When a beam of light hits a layer of glass, a certain proportion of the light will pass through the glass, a certain proportion will be reflected back, and the rest will be absorbed by the glass. Suppose for any $x$, $x \times a_i\%$ units of light will pass through it, and $x \times b_i\%$ will be reflected back. Now there are $n$ layers of glass stacked together. If $1$ unit of light hits the $1$st layer of glass, how many units of light can pass through **all** $n$ layers of glass?

The first line contains a positive integer $n$, representing the number of glass layers. The next $n$ lines each contain two non-negative integers $a_i, b_i$, representing the transmittance and reflectance of the $i$-th layer.

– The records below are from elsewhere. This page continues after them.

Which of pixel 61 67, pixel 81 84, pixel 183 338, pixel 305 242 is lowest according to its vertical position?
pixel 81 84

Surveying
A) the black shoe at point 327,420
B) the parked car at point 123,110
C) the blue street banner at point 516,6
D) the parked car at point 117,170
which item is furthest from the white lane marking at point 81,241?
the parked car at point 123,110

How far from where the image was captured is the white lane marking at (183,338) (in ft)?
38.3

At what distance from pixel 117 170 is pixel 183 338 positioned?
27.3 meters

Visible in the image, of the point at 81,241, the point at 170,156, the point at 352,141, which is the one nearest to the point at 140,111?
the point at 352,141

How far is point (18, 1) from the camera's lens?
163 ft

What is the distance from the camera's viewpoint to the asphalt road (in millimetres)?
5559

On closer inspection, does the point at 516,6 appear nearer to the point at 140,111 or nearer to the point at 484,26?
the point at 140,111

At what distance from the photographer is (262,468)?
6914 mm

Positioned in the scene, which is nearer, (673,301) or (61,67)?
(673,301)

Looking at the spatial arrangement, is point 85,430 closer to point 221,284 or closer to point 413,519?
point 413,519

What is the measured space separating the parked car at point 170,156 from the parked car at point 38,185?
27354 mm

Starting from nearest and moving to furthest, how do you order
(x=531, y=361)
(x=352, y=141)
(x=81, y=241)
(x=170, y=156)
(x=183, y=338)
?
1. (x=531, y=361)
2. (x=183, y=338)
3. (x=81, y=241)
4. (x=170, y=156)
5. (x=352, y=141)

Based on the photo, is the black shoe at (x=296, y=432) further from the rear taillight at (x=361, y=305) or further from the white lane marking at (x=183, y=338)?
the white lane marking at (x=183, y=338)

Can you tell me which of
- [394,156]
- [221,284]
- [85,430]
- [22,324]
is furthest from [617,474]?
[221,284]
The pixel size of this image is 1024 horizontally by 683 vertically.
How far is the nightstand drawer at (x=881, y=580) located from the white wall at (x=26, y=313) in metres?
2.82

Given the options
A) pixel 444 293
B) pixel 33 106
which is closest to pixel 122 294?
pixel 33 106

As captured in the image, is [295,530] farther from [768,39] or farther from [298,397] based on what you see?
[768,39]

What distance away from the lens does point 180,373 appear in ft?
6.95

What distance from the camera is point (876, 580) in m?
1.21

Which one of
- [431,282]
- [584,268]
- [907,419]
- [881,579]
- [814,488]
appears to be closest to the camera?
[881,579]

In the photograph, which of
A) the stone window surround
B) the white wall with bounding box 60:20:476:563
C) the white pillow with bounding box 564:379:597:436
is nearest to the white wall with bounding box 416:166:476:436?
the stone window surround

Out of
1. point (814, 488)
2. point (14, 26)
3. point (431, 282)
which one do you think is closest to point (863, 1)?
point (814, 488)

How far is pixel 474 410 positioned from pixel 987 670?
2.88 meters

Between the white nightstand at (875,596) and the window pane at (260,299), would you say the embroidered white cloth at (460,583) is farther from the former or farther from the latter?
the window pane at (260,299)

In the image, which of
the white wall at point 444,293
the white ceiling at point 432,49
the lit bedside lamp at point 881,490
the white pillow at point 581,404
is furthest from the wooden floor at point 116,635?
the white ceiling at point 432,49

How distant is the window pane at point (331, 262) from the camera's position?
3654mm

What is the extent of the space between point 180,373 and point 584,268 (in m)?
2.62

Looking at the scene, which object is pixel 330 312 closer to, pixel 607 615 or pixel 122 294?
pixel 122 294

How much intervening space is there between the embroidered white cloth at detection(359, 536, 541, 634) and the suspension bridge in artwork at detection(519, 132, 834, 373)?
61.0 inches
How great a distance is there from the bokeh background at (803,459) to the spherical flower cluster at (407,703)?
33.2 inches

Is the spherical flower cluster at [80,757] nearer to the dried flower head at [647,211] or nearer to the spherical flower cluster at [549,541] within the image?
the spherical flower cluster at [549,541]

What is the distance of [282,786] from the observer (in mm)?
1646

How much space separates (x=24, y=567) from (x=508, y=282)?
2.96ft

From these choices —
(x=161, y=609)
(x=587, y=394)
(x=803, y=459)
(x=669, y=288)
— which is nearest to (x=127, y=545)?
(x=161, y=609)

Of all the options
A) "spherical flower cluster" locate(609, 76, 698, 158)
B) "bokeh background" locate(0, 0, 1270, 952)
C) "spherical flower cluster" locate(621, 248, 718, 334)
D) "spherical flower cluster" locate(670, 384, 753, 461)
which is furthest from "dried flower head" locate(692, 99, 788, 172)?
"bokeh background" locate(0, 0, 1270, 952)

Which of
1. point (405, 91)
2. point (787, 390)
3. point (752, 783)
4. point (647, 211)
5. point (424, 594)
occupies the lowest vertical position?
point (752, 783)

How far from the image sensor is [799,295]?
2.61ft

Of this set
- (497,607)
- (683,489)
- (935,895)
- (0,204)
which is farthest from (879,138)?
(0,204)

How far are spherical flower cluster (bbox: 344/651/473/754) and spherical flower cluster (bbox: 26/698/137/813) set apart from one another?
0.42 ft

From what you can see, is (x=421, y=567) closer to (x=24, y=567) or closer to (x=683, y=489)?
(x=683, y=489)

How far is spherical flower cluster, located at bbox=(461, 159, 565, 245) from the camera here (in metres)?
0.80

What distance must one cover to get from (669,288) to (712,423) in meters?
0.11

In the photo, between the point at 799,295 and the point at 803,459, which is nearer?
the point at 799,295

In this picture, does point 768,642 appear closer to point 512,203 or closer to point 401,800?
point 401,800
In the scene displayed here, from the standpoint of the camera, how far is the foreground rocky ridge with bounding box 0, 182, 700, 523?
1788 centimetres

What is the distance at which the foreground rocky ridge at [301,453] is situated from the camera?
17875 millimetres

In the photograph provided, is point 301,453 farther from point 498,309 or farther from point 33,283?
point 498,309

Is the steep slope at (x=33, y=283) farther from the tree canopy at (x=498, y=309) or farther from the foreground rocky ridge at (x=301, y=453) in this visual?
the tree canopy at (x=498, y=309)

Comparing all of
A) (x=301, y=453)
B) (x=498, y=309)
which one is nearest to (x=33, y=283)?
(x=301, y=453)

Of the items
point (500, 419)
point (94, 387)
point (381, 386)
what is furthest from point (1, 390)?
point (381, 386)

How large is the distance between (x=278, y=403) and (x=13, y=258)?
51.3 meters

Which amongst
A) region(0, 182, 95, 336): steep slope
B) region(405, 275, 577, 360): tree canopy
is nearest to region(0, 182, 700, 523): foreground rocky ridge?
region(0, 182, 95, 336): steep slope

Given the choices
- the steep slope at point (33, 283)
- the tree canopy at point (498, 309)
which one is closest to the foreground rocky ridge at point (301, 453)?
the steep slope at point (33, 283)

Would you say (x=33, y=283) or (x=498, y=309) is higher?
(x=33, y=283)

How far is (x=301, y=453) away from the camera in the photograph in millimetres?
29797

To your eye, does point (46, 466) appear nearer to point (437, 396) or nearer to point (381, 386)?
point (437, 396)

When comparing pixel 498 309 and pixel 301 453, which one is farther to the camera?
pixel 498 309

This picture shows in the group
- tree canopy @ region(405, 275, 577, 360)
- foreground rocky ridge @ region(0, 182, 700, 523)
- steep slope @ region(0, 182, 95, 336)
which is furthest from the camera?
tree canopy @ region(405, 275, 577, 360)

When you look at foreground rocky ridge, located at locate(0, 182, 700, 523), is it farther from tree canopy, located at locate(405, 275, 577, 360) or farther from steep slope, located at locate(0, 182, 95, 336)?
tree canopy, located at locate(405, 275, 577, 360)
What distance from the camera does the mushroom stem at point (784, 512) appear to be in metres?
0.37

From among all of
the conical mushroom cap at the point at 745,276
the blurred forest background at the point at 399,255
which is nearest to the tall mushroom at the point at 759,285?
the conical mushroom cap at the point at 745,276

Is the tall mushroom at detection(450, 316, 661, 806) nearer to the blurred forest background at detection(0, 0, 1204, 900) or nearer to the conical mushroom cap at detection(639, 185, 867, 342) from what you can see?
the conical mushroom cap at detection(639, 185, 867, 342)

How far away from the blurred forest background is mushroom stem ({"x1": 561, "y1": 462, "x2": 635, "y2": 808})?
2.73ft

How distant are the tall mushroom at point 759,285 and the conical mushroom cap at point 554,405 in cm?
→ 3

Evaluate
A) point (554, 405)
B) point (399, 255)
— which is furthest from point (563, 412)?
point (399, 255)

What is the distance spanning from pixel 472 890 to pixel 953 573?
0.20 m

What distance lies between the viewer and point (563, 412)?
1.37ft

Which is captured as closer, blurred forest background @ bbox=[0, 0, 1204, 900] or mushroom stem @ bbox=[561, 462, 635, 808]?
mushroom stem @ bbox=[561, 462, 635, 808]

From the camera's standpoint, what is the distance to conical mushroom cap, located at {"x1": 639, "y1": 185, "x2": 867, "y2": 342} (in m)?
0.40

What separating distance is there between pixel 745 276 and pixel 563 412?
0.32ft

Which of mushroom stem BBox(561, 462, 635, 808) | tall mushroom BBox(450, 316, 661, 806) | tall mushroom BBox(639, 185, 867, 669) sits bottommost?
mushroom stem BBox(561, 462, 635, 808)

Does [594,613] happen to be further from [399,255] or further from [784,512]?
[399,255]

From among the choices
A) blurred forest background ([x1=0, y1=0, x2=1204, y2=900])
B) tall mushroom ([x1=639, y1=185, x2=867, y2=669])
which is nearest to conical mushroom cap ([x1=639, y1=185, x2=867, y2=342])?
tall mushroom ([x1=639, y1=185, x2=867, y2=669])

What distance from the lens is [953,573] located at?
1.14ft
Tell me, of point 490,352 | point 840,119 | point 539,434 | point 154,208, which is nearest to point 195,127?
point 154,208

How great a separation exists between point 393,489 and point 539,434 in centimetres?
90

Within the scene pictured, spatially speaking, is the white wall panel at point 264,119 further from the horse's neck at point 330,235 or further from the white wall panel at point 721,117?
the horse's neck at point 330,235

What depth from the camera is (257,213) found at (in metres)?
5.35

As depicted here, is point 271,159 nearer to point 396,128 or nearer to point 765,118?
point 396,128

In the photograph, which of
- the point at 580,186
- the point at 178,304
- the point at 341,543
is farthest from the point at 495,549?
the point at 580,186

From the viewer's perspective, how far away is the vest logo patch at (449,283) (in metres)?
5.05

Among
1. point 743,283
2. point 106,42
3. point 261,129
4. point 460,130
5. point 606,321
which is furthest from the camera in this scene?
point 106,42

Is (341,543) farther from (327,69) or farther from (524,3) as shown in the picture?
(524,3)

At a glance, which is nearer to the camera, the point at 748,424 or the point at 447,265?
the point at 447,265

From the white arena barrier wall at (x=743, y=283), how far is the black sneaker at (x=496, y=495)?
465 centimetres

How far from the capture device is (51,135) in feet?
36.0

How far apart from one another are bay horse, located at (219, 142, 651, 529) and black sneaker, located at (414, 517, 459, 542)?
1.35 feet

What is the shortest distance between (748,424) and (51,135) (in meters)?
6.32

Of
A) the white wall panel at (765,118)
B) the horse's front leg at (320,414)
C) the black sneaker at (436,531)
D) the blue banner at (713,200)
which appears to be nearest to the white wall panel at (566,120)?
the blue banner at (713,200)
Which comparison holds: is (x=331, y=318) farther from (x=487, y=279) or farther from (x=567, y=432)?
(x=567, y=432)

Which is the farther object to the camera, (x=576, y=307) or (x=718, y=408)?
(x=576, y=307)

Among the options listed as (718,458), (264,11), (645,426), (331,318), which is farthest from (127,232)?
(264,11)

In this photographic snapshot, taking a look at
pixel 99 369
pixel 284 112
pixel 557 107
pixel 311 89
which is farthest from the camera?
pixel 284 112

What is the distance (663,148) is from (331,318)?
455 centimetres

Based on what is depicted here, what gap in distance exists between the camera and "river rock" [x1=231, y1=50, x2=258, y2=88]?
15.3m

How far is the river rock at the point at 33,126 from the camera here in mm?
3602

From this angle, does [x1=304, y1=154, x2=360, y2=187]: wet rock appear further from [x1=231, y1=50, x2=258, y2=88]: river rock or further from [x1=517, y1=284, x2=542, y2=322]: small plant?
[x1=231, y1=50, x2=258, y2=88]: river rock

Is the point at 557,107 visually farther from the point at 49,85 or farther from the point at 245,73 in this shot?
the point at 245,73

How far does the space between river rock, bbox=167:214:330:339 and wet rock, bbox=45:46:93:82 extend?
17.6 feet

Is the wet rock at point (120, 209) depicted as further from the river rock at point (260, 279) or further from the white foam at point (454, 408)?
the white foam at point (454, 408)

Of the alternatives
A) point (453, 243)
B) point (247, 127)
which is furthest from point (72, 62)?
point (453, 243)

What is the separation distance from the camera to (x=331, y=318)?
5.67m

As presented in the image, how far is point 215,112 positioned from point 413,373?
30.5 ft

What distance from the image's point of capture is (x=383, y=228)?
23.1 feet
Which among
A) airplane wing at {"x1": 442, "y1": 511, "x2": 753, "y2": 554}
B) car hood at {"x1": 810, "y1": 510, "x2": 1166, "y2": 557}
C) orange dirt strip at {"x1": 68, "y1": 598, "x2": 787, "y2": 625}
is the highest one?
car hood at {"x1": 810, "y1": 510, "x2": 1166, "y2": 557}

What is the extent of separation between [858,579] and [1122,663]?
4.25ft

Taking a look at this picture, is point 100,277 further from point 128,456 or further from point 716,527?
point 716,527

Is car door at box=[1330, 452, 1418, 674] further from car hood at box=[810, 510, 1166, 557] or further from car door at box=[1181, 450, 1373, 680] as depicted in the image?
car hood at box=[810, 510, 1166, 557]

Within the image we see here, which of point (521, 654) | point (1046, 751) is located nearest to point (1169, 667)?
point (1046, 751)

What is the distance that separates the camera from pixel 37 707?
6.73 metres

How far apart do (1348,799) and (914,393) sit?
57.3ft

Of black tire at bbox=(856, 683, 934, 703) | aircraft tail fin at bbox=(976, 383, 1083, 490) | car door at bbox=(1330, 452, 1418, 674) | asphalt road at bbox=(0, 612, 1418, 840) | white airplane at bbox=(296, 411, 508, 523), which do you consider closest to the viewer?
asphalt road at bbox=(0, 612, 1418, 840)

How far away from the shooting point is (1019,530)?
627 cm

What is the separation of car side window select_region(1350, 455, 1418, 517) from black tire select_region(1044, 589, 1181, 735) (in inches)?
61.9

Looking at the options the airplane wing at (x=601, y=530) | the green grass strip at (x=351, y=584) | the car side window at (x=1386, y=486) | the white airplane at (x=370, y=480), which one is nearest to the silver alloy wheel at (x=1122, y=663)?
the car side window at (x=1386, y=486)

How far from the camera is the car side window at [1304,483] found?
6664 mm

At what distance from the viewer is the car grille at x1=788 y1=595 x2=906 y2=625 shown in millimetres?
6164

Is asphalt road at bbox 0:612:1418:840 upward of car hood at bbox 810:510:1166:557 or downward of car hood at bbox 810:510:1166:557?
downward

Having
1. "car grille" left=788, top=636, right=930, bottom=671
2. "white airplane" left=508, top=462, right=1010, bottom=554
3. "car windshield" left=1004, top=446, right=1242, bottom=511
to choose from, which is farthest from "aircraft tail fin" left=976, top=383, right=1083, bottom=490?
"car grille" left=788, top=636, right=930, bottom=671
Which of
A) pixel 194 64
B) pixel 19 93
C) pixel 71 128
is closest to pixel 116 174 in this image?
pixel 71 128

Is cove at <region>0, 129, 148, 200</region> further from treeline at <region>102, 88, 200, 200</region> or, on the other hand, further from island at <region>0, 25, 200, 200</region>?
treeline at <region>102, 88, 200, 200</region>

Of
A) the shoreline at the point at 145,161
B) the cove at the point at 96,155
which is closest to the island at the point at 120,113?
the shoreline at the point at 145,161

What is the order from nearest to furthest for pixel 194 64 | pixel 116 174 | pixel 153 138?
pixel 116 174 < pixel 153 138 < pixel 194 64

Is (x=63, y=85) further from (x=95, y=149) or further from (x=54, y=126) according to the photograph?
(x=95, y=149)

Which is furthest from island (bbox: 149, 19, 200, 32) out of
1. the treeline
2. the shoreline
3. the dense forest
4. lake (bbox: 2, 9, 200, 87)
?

Output one line containing one integer, representing the amount of light that passes through all the glass layers modulo $10^9 + 7$. It can be proven that the answer must be a rational number. Let the answer be $a/b$ (where $a$ and $b$ are coprime positive integers). If the value you output is $x$, you need to ensure that $a \equiv bx \space (\text{mod }10^9 + 7)$.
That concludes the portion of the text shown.